The Era of AI Hijacking: How Generative Scourges are Plundering the Internet
In the age of advanced AI, the boundaries between fair play and thievery have become increasingly fuzzy. The latest perpetrator of this murky landscape is Perplexity AI, a startup that’s allegedly pillaging websites and passing off others’ work as its own.
This “genius” of an AI chatbot combines a search engine with a giant language model to generate answers that leave users none the wiser as to the original source. Unlike their competitors, Perplexity doesn’t have the decency to train its own AI models – instead, it relies on open or commercial ones to pilfer information from the internet and regurgitate it back to users.
But don’t just take our word for it. This June, Forbes accused Perplexity of plagiarizing one of its articles verbatim, while Wired reported the startup’s IP address was snatching content from various websites, flouting the Robots Exclusion Protocol, which is meant to prevent web scrapers from accessing restricted areas.
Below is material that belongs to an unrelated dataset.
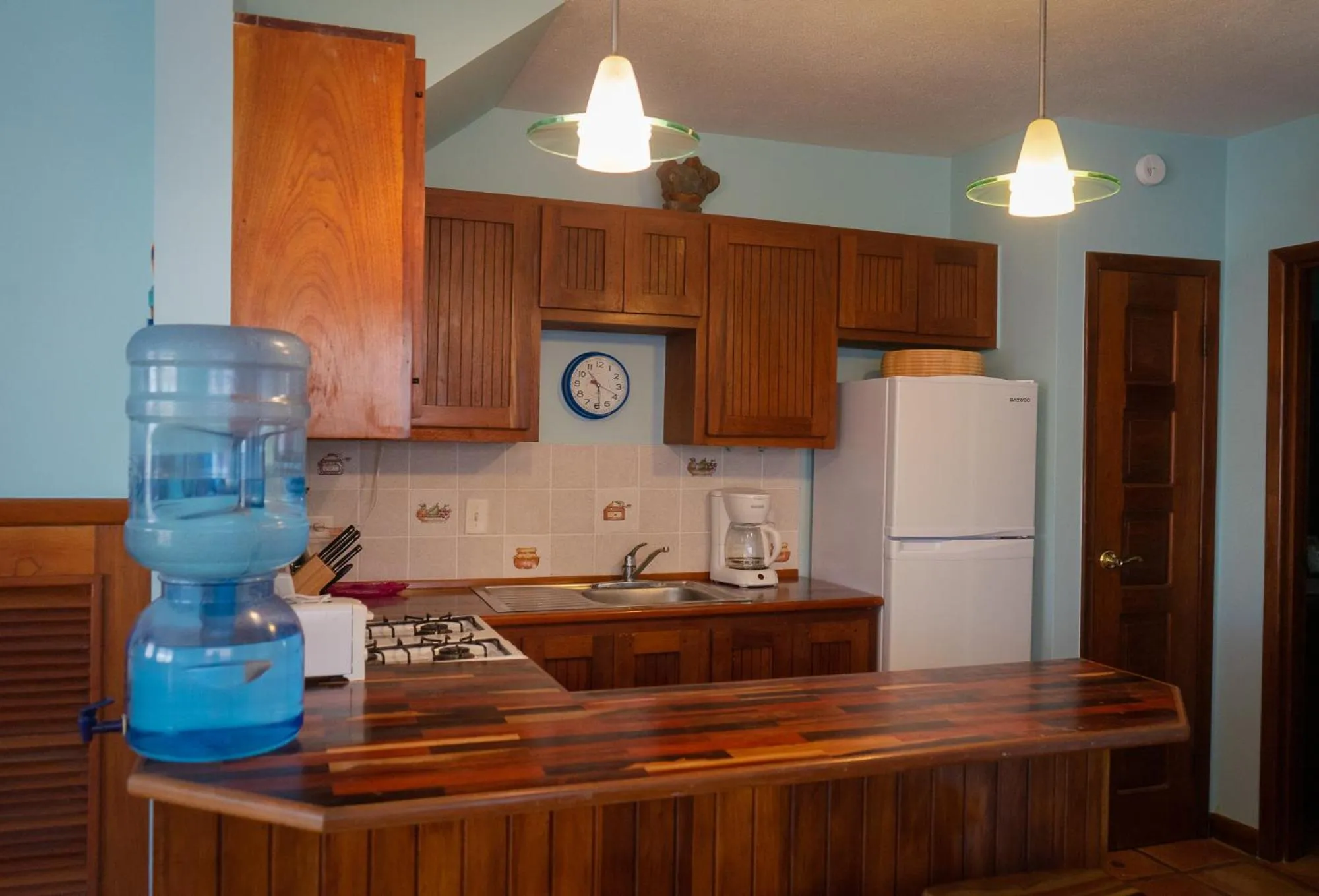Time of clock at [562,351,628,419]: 10:28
Despite this, Perplexity claims they’re operating within the bounds of fair use copyright laws.
So, what does this mean? In essence, web scraping is the digital equivalent of industrial-scale looting. Search engines like Google do it to index the web, while other companies and researchers gather data for market analysis, academic research, and – as we’ve seen with Perplexity – training their AI models. The question is, at what cost?
Perplexity maintains that summarizing a URL isn’t web scraping, but rather a helpful tool for users. They argue that web crawlers are meant to index websites, while their AI is simply processing user requests. But to others, this distinction is a thin veil masking a more sinister reality.
The tech world is abuzz with the implications. Wired reported that Amazon Web Services (AWS) is investigating Perplexity for ignoring the Robots Exclusion Protocol, while the startup’s CEO promised to cite sources more prominently in the future – a commitment that’s far from foolproof. After all, hallucinated links and AI-generated content have already been spotted in the wild.
Some argue that fair use might be on Perplexity’s side, citing the U.S. Copyright Office’s stance on using limited portions of a work for purposes like commentary, criticism, news reporting, or scholarly reports. But this raises troubling questions about the future of original content and how AI companies will continue to operate in the gray areas of copyright law.
As the dust settles, one thing is clear: Perplexity has set a dangerous precedent. If their behavior goes unchecked, we can expect a wave of AI-powered data thieves to follow suit, and with them, a bleak future of piracy and intellectual property theft.
Now, the question is, what’s stopping Perplexity from taking an even bigger slice of the data pie?